1. Field of the Invention
The present invention relates to an X-ray diagnosis apparatus.
2. Description of the Related Art
Recently, an X-ray diagnosis apparatus is used during a treatment as well as during an examination. For example, according to a coil embolization that is an intervention treatment for a head aneurysm, a filling state of a coil is an important factor that leads to a successful treatment. For this reason, to begin with, during an examination, an operator of the X-ray diagnosis apparatus carries out rotational imaging of a head of a subject by using the X-ray diagnosis apparatus, thereby specifying the shape and the position of an aneurysm from acquired three-dimensional blood-vessel image data. During a treatment, the operator then performs imaging while changing an imaging angle, or performs imaging from several directions by using an X-ray diagnosis apparatus of a bi plane type, and confirms a filling state of a coil from taken X-ray images.

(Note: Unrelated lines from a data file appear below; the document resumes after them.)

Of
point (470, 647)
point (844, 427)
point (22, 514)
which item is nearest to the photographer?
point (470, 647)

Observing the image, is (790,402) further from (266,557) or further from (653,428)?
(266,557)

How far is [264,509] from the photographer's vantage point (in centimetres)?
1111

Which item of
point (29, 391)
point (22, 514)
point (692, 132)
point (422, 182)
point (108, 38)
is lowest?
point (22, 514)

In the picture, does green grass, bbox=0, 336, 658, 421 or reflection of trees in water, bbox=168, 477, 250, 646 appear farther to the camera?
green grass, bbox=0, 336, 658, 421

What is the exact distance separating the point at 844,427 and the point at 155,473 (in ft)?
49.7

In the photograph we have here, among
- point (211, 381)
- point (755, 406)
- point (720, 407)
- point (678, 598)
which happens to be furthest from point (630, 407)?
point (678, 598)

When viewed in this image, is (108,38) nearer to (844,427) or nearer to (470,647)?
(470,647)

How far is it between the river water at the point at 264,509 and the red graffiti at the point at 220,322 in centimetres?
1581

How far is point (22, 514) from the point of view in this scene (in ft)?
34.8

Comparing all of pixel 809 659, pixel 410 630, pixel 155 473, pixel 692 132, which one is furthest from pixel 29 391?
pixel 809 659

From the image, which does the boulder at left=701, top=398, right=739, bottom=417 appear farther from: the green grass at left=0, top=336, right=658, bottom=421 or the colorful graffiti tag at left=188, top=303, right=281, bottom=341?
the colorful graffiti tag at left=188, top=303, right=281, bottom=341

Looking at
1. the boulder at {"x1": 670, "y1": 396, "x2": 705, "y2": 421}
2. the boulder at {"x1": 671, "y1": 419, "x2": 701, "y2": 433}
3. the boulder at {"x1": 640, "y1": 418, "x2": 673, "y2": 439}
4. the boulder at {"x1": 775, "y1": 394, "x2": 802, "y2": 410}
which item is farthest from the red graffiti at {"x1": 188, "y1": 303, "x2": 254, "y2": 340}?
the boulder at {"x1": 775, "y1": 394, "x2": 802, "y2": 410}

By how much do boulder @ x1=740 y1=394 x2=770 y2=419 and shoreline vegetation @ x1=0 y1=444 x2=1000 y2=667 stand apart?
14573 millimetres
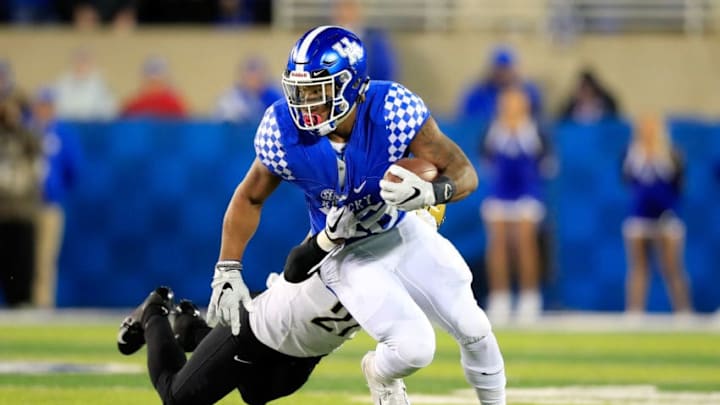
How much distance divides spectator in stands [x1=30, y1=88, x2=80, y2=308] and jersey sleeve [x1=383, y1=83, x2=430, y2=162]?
6861 millimetres

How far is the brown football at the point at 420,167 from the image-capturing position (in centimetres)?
479

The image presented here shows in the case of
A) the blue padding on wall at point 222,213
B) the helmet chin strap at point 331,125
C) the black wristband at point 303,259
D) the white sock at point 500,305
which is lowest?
the white sock at point 500,305

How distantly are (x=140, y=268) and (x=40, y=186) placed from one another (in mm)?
1110

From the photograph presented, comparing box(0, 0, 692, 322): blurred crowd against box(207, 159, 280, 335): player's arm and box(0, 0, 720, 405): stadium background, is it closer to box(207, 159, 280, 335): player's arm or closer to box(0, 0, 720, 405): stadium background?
box(0, 0, 720, 405): stadium background

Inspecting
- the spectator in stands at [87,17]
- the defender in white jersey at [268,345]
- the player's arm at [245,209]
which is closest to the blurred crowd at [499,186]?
the spectator in stands at [87,17]

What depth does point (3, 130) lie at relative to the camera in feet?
36.6

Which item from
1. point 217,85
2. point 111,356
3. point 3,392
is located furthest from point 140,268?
point 3,392

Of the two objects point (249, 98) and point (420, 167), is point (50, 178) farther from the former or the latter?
point (420, 167)

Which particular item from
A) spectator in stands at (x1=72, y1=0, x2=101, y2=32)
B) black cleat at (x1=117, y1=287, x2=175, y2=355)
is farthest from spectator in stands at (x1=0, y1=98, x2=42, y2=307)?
black cleat at (x1=117, y1=287, x2=175, y2=355)

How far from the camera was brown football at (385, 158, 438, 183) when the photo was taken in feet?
15.7

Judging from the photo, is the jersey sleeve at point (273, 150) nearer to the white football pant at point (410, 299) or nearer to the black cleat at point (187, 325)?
the white football pant at point (410, 299)

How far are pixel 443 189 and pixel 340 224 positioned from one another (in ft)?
1.24

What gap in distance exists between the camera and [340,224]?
491 centimetres

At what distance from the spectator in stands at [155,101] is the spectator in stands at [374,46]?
1.58 m
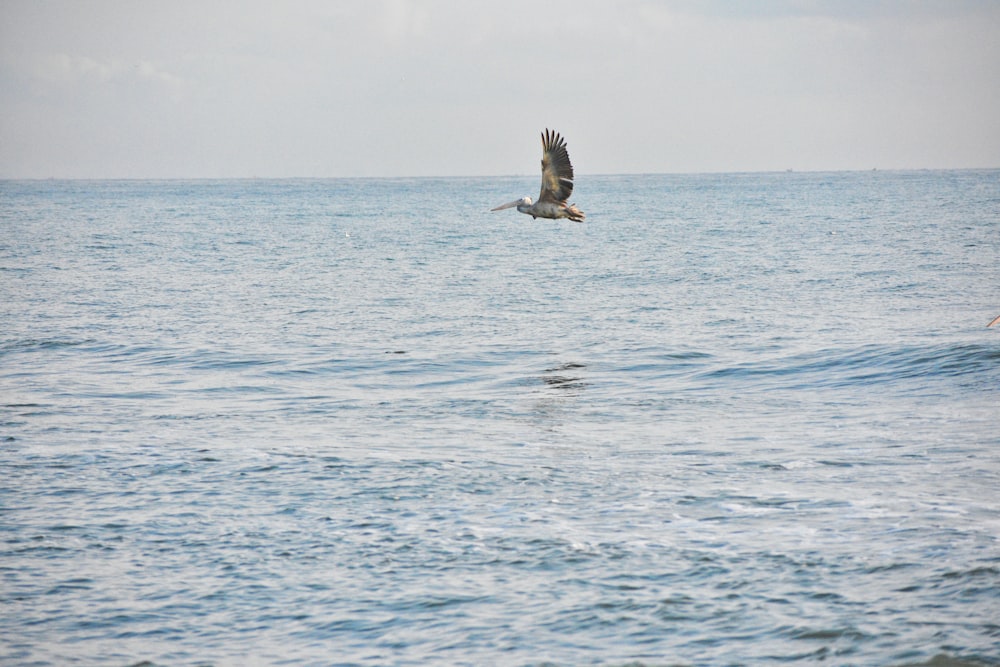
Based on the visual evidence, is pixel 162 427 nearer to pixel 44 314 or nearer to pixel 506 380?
pixel 506 380

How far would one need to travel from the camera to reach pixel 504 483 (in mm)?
11547

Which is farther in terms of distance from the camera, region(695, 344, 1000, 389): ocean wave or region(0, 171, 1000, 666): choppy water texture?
region(695, 344, 1000, 389): ocean wave

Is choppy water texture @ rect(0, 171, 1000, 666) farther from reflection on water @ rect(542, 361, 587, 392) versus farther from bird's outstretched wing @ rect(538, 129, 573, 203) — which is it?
bird's outstretched wing @ rect(538, 129, 573, 203)

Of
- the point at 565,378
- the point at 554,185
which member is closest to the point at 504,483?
the point at 565,378

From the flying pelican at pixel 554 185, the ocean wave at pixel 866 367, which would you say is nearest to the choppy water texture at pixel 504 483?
the ocean wave at pixel 866 367


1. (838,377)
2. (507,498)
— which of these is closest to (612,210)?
(838,377)

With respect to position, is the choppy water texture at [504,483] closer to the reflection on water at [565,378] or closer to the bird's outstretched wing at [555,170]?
the reflection on water at [565,378]

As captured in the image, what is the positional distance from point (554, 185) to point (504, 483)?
8.44m

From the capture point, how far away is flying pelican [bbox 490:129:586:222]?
18266 millimetres

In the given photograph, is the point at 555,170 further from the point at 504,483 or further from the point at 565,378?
the point at 504,483

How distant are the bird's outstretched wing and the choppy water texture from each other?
3.05 m

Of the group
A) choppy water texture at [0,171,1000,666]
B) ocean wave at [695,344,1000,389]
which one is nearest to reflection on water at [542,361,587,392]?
choppy water texture at [0,171,1000,666]

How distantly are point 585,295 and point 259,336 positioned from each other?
431 inches

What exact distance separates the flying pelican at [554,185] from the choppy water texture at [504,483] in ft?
9.01
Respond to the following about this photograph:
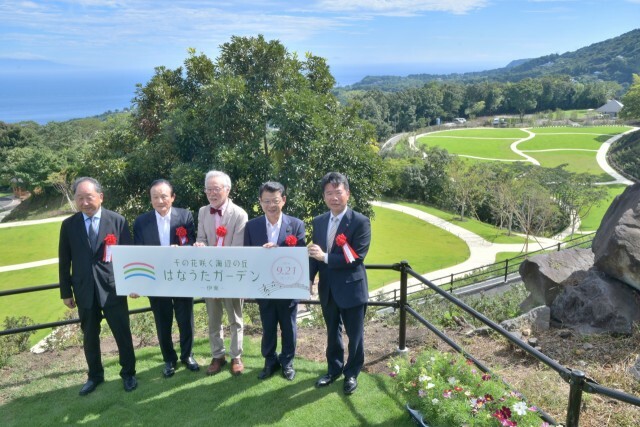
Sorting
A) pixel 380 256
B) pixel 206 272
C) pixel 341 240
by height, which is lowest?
pixel 380 256

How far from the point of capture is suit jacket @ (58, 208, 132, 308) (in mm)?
3812

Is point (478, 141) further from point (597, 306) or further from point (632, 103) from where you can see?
point (597, 306)

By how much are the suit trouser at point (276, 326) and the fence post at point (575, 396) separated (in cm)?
228

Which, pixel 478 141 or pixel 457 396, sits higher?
pixel 457 396

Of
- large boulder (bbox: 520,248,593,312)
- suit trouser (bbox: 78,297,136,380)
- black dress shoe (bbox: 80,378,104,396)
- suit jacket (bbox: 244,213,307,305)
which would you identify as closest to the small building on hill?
large boulder (bbox: 520,248,593,312)

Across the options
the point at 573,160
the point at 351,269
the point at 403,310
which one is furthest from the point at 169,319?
the point at 573,160

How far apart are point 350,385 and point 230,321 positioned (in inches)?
50.4

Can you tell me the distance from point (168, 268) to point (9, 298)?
16.3 meters

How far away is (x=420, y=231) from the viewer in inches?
1101

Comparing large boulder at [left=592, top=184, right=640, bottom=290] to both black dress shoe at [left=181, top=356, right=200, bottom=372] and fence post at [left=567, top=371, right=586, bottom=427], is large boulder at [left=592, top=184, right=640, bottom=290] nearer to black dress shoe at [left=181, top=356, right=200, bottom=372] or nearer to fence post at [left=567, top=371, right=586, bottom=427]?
fence post at [left=567, top=371, right=586, bottom=427]

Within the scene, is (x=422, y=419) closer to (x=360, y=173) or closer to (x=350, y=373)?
(x=350, y=373)

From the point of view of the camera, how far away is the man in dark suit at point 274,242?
148 inches

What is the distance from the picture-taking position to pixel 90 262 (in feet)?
12.6

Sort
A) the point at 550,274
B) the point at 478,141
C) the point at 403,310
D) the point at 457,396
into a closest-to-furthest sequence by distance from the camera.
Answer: the point at 457,396 → the point at 403,310 → the point at 550,274 → the point at 478,141
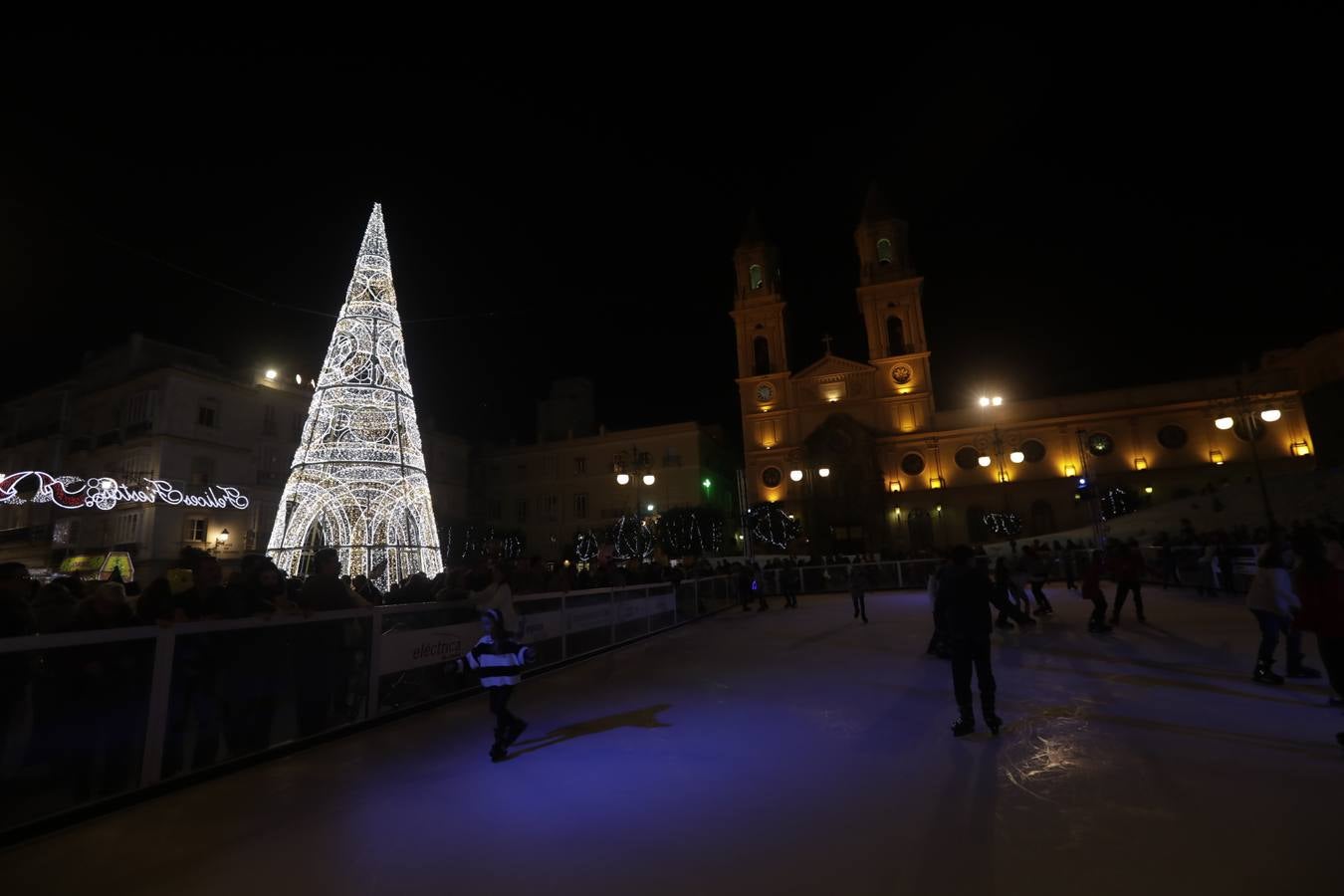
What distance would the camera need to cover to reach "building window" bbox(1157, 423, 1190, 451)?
40078 mm

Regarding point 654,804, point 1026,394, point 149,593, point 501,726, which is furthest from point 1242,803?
point 1026,394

However, because an aneurysm is small, usually 10 millimeters or smaller, an operator often performs imaging by enlarging a field of view of the imaging during a treatment; if the imaging angle is changed, a region of interest of the subject may be sometimes dislocated from the field of view (dislocated from an effective image reception area of a detector) in some cases. In such case, to find the region of interest, the operator reduces the scale of image enlargement at first so as to observe a wider region, and while observing a radioscopic image by further radiating X-rays onto the subject, the operator adjusts imaging positions (for example, the angle of a supporting device, the position of the supporting device, the position of a couch, and the height of the couch), and arranges the region of interest to the center of the field of view so as to observe the region of interest easily. After that, to observe the region of interest easily, the operator again performs a fine adjustment of the scale of image enlargement and the imaging positions while observing a radioscopic image by radiating X-rays onto the subject. Moreover, when using the X-ray diagnosis apparatus of the bi plane type during a treatment, the operator needs to position the region of interest of the subject at the center of the field of view by repeating the same procedure as described above as an initial setting, and to perform a fine adjustment to make the scale of image enlargement and the imaging positions more suitable for the treatment.
For this reason, conventionally a technology has been disclosed that the operator specifies the position of a region of interest by imaging the subject from a plurality of directions such that the specified position comes to the center of rotation of a C-arm of the X-ray diagnosis apparatus. A technology of specifying the position of a region of interest on a three-dimensional image is also disclosed (for example, JP-A 2001-204718 (KOKAI), and JP-A 2002-136507 (KOKAI)).
However, the conventional technologies described above have a problem that operation efficiency is decreased. Precisely, according to JP-A 2001-204718 (KOKAI), the position of a region of interest needs to be specified by performing imaging from at least two directions; and according to JP-A 2002-136507 (KOKAI), the position of a region of interest needs to be specified on a three-dimensional image. However, such specifying operations are not included in a clinical work flow, consequently produce additional time and effort onto the operator, and reduce operation efficiency. In addition, only specifying a region of interest to come to the center of a field of view is not enough to carry out a treatment, and a fine adjustment of the scale of image enlargement and imaging positions need to be further performed while confirming a radioscopic image by radiating X-rays onto the subject, still there is radiation exposure during the fine adjustment that is irrelevant to the essence of the treatment.